A tiusses abilitiy to maintain constant blood flow in the face of changing perfusion pressure.

Assumes - Metabolic demand is constant, and there is no Neural influence.

Brain Heart and Kideny are good at this

Myogenic Theory - Vessels sense strech and contract via reflex

Law of LaPlace T = P X r/2h

Metabolic Theory - Metabolite are produced to change flow as needed.- if metabolites are washed away by high flow, the vessel constricts, not enough flow and they vasodilate, creating a feedback loop.

Question 14

Define Active Hyperemia and assumptions made in this definition.

Answer 14

Seen when the functional activity of a tissue or organ is increased.

Assumes blood pressure is constant

Tissues modifiy their vessel radius to increase or decrease their flow from a stable pressure source to meet metabolic needs.

Ths describes mussles under exercise conditions.

Question 15

Define Reactive Hyperemia, and assuptions used in that definition

Answer 15

Observed during reperfusion of a tissue, to makeup an O2 deficit.
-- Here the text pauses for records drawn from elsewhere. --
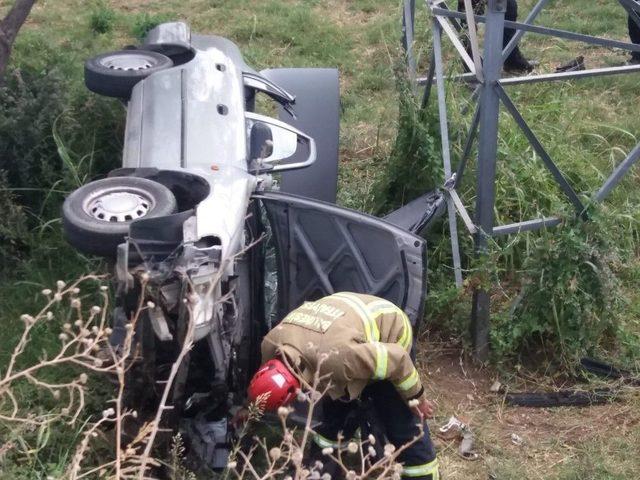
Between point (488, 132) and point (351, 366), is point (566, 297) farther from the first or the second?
point (351, 366)

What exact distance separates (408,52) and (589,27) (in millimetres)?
4429

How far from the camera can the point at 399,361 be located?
352 centimetres

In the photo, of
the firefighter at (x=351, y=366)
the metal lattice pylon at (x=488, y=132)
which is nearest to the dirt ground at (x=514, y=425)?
the metal lattice pylon at (x=488, y=132)

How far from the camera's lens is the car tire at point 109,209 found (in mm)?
3428

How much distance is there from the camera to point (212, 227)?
3.48 metres

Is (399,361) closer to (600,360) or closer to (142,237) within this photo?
(142,237)

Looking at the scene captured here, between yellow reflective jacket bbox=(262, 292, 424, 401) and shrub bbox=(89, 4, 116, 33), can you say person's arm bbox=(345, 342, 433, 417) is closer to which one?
yellow reflective jacket bbox=(262, 292, 424, 401)

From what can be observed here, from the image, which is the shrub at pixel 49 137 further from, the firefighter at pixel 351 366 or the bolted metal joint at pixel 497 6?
the bolted metal joint at pixel 497 6

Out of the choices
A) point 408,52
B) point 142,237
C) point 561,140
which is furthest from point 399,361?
point 561,140

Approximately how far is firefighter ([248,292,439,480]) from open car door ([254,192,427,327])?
314 mm

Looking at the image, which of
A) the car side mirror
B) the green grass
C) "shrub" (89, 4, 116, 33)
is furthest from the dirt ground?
"shrub" (89, 4, 116, 33)

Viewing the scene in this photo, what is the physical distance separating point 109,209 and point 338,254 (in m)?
1.17

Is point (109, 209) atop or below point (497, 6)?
below

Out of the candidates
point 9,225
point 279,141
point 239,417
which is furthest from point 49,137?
point 239,417
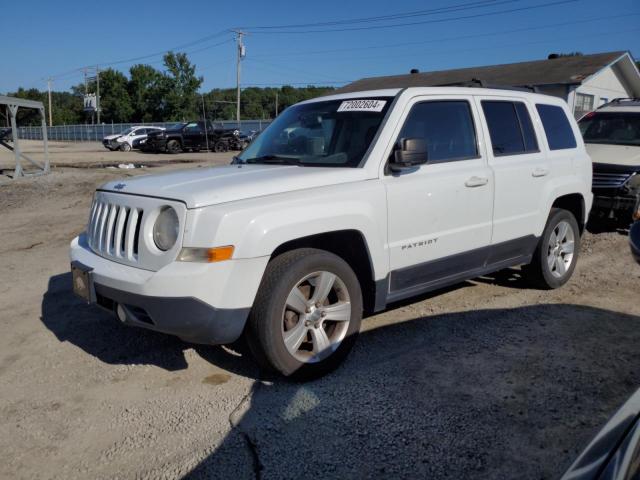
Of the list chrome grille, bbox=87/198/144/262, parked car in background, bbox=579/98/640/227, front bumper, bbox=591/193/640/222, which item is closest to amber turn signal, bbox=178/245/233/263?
chrome grille, bbox=87/198/144/262

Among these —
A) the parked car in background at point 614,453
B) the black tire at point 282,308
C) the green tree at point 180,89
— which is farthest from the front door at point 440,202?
the green tree at point 180,89

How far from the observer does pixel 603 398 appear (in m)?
3.44

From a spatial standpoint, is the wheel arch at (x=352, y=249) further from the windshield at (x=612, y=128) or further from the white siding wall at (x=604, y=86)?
the white siding wall at (x=604, y=86)

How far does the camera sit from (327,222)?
3.53 m

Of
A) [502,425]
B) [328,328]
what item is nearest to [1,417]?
[328,328]

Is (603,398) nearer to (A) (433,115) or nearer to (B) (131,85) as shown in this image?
(A) (433,115)

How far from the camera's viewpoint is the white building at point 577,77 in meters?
26.4

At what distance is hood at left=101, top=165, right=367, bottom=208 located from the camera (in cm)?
328

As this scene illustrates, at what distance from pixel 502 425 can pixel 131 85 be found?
269ft

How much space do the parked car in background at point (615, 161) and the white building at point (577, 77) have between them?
15.3 metres

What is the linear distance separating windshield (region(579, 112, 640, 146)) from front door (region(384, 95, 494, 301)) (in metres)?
6.49

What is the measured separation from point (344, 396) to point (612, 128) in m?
8.85

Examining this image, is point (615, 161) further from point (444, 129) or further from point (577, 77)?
point (577, 77)

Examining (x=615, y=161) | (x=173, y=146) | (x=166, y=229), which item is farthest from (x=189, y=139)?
(x=166, y=229)
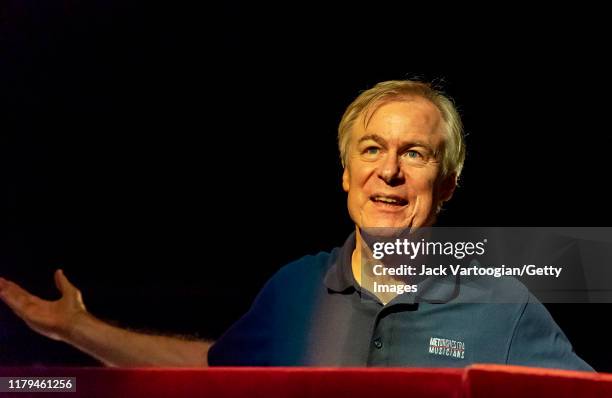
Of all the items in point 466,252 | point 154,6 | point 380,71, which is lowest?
point 466,252

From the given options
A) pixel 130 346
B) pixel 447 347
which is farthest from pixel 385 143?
pixel 130 346

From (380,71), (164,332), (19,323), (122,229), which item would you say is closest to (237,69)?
(380,71)

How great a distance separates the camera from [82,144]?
212cm

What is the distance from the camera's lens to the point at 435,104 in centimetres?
195

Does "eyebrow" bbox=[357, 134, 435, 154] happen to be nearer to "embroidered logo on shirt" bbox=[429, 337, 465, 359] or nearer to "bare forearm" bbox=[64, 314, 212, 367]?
"embroidered logo on shirt" bbox=[429, 337, 465, 359]

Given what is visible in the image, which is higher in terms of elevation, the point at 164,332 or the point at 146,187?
the point at 146,187

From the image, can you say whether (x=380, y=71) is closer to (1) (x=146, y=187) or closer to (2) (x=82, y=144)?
(1) (x=146, y=187)

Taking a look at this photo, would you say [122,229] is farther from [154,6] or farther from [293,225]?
[154,6]

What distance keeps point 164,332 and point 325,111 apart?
0.76 m

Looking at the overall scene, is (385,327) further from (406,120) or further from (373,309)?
(406,120)

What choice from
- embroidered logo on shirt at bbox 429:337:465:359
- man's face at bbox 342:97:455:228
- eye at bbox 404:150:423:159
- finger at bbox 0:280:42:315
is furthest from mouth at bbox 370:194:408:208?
finger at bbox 0:280:42:315

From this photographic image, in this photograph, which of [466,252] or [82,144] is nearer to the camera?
[466,252]

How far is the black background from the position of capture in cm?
197

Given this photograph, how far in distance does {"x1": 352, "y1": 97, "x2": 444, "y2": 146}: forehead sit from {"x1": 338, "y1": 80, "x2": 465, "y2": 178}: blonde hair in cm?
2
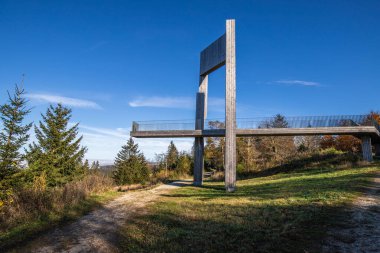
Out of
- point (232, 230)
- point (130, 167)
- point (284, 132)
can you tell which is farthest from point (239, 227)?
point (130, 167)

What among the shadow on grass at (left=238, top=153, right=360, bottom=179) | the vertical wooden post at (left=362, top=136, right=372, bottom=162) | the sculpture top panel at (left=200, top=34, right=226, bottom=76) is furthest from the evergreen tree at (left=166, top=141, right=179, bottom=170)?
the vertical wooden post at (left=362, top=136, right=372, bottom=162)

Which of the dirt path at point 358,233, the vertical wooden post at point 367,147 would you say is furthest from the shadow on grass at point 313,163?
the dirt path at point 358,233

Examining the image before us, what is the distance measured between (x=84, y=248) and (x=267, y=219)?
165 inches

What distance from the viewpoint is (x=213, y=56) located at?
16.5 metres

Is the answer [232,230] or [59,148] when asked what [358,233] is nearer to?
[232,230]

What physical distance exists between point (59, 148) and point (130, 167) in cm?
1014

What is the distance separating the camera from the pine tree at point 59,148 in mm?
22391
keeping in min the O2 ratio theory where

O2 demand/O2 supply

occulsion makes the ratio move towards infinity, triggering a flood of vasodilitative metabolites.

Question 16

Define Negative feedback and how it relates to local control

Answer 16

The feedback loop maintains homeostatis

Question 17

What are major Vasoactive metablolites?

Answer 17

Adenosine - Dilates the Brain, Heart and Muscle

Hypoxia - Increases flow in most tissues

K+ - triggers rapid increase in flow, not sustainable

H+ - limited dialation capabilities

CO2 - Critical for brain vasodilation

Osmolarity - increased osmolarity can cause dilation.

Hormones

Constrictors

Norepi, Epi, Angiotensin II, Vasopressin

Dilators

Bradykinin, Histamine.

Question 18

What are Unique features of brain vascular anatomy

Answer 18

The brain has redundant supply, (2 carotids and 2 vertebrals joined by the circle of Willis)

The vessels are lined with special tight junctions that blocks large and charged substances from entrance. The Blood Brain Barrier.

Lipids can cross but other molecules require transporters

Normal flow requrirement is 825 ml/min or 15% of cardiac output.

The brain can very locally increase flow to areas that are in heavy use

Question 19

Discuss autoregulation of cerebral blood flow in relation to CSF pressue

Answer 19

has stable supply between 50 and 150 mmHg

However if CSFp > Venus p the veins collapse and you stroke out, so it’s usally safe to assume that CSF<= Venus pressure.

Autoregulation is accomplished by

Very Sentisitve Regional Control

Chemical Control - following CO2 linerally across 20 - 80 mmHg. (Hypercapnia - high CO2)

Question 20

What effect do CO2, O2 and PH have in cerebral blood flow?

Answer 20

CO2 has a major effects between 20-80 mmHg, pulling blow from -50 - 250% along that range w/ 0% at 40mmHg

O2 can fall from it’s normal 85 mmHg to 40 before major changes occur. From 40 - 20 mmHg flow quickly rises to 200% normal to adjust.

Blood pH does not cross the BBB so does not effect flow,

However CSF pH increase will cause vasodilation.

Question 21

What are the major Cerebral vasoactive metabolites, and how are they unique?

Answer 21

CO2 - linear relationship from 20-80 mmHg

O2 - Only causes change when lower than 40 mmHg

CSF pH - Low pH can cause vasodilation

Potassium ion - only when introduced to CSF, small rises will increase flow greatly, past 20mEq/l constriction begins

Adenosine - In the ECF it is directly related to bood flow

Question 22

Discuss non major brain vasodilators

Answer 22

NO - dilates brain blood vessels and increases flow

Prostaglandins - can cause either constriction or dilation

Question 23

Discuss nervous system control of cerebral blood flow.

Answer 23

Adrenergic (sympathetic) Innervation is strongest at the circle of Willis but have minimal effect of flow.

Cholinergic (Parasympathetic) nerves are only on pial vessels and have no known fuction at this time.